In un editoriale del settembre – ottobre 2010 intitolato “Tra scienza e realtà. Una terza via per unire rilevanza e rigore”, in Economia & Management – SDA Bocconi, Etas 5/2010, Gianmario Verona evidenzia le problematiche nate nelle business school, a partire dagli Stati Uniti, sul rapporto tra ricerca e pratica , ossia tra il rigore scientifico e le necessità quotidiane delle realtà aziendali e imprenditoriali, con la conseguente accusa di astrazione.

 

Si parla della consapevole esistenza di una coperta corta strattonata tra problemi applicativi e ricerca scientifica, riducendo il tutto alla soluzione dei singoli casi senza ottenere regole generalizzate, misurabili e quindi comprovate mediante verifiche e riflessioni.

 

Una delle soluzioni avanzate, che spazializza i confini tra discipline, è stata proposta da due studiosi americani, Mike Tushman e Charles O’ Reilley delle università di Harvard e Stanford, i quali hanno proposto in un dibattito sul ruolo delle business school di adottare la matrice di Stoke sull’innovazione tecnologica, superando per tale via il concetto di continuum su cui si era originariamente posto il dibattito tra ricerca e sua applicabilità immediata, ossia tra rigore ( comprensione profonda) e rilevanza ( applicabilità della conoscenza) nella ricerca di un rapporto armonioso.

 

In altri termini si possono creare casi in cui ad un elevato rigore scientifico corrisponde una limitata rilevanza pratica, come nella ricerca di base, o all’opposto ad una elevata rilevanza vi è un limitato rigore scientifico con riferimenti all’esame di singoli casi, nelle consulenze, solo in alcune ipotesi l’elevata rilevanza corrisponde ad un elevato rigore, ricerca applicata, ipotesi a cui secondo gli autori si dovrebbe tendere naturalmente in contesti operativi.

 

In realtà naturalmente il pendolo oscilla tra i due estremi, come del resto riconosce lo stesso Verona, e il trade-on tra rilevanza e rigore non può che avvenire partendo dalle intuizioni derivanti dall’attenta analisi di singoli casi qualitativi che solo successivamente avranno il rigore scientifico delle dimostrazioni su larga scala, l’intuizione e l’immaginario sono il caso che permettono il progresso scientifico attraverso quello che Feyerabend chiama “anarchismo”, elemento necessario per uno scambio fecondo tra concezioni scientifiche e “non scientifiche” del mondo, in quanto l’empirismo logico non può assorbire l’intera scienza sostituendo integralmente l’intuizione e l’ “immaginazione” nella formulazione delle “congetture”, senza per questo sminuire al contempo la necessità in un “minuzioso esame critico” (Hempel), ma riconoscendo la necessità del concetto di “euristica positiva”, ossia del possibile salto logico ( Lakatos).

* **MATERIALE ESTRATTO**
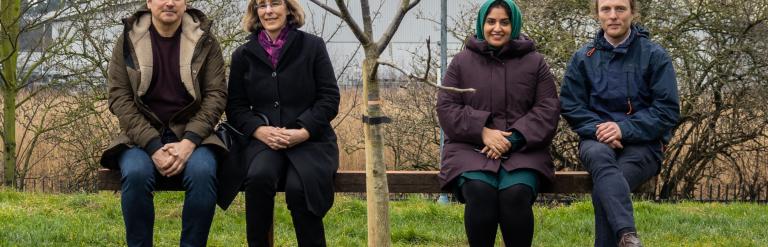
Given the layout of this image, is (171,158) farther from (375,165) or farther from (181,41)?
(375,165)

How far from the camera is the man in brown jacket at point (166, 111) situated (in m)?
4.78

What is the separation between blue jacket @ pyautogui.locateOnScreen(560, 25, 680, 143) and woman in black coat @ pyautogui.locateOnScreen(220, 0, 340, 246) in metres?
1.21

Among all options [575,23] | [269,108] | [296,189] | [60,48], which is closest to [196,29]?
[269,108]

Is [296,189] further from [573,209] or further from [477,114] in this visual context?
[573,209]

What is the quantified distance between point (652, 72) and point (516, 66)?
0.66 meters

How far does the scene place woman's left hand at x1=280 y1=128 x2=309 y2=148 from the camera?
4.93 m

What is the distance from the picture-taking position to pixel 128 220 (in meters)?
4.78

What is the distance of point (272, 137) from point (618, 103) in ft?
5.52

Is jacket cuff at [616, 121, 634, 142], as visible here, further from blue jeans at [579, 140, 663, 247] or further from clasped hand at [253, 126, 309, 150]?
clasped hand at [253, 126, 309, 150]

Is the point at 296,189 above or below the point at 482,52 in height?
below

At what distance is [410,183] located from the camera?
528 cm

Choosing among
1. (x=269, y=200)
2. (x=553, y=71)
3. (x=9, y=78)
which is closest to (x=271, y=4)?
(x=269, y=200)

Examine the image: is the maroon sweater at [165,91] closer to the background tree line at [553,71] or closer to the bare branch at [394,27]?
the bare branch at [394,27]

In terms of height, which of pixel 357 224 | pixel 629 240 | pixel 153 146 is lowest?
pixel 357 224
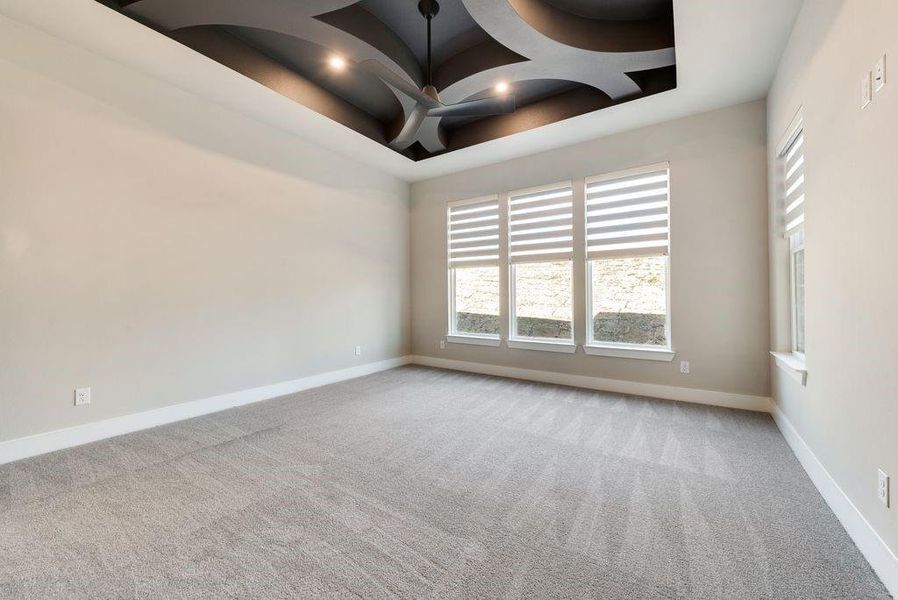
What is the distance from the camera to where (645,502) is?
199 cm

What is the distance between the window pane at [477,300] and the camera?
520 centimetres

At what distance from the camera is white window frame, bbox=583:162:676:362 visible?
12.7 ft

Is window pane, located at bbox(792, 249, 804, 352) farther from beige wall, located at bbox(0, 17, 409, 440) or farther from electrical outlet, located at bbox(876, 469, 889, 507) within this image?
beige wall, located at bbox(0, 17, 409, 440)

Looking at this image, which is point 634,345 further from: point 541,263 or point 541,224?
point 541,224

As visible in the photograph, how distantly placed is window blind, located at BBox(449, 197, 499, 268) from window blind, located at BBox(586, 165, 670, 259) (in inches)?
51.0

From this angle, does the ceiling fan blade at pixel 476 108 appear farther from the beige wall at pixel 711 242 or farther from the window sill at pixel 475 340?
the window sill at pixel 475 340

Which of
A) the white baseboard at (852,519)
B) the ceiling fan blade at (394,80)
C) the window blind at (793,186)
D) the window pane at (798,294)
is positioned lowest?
the white baseboard at (852,519)

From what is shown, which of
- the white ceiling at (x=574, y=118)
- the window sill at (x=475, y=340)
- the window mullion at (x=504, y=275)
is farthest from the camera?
the window sill at (x=475, y=340)

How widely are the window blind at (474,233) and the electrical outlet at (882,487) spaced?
3960mm

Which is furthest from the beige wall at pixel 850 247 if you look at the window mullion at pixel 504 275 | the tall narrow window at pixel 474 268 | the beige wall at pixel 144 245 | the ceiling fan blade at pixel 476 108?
the beige wall at pixel 144 245

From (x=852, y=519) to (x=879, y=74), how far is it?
195 centimetres

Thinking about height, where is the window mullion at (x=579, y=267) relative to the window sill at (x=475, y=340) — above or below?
above

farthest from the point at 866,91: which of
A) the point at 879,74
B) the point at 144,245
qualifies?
the point at 144,245

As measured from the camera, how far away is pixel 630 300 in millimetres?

* **ELENCO DEI COMPITI**
A. Modifica i record a partire dalla riga che contiene "From (x=852, y=519)" e fino alla fine dei record, estremi inclusi. Sostituisci "window mullion" con "window frame" e lascia invariato tutto il resto.
B. Prosegui il brano sul rapporto tra rigore e rilevanza nelle business school dal punto in cui si interrompe.

* **RISULTATI IN ORDINE**
A.
From (x=852, y=519) to (x=879, y=74), how far is it?
195 centimetres

Thinking about height, where is the window frame at (x=579, y=267) relative to the window sill at (x=475, y=340) — above or below?
above

farthest from the point at 866,91: which of
A) the point at 879,74
B) the point at 144,245
qualifies?
the point at 144,245

As measured from the camera, how far away is pixel 630 300 in millimetres?

B.
 

Le “crisi” possono sfociare in autentiche “rivoluzioni” con la conseguente sostituzione di un paradigma con un altro, si hanno delle “discontinuità” ( Kuhn) nelle teorie e nella pratica, concetto che può estendersi tanto al management che al diritto, con conseguenti possibili perdite di conoscenza ( perdita Kuhniana) per cui non vi è sempre la possibilità di una commensurabilità tra i diversi paradigmi questo per il cambiamento dei dati osservativi e sperimentali, del mutamento degli standard metodologici e delle nozioni iniziali ( Kuhn e Feyerabend) , il quale affiancato al concetto di “euristica positiva” (Lakatos) viene a integrare la “falsificabilità” di Popper senza che possa sempre persistere il “principio di corrispondenza” derivante da Bohr, per cui la nuova teoria debba sempre contenere i paradigmi della vecchia teoria sostituita.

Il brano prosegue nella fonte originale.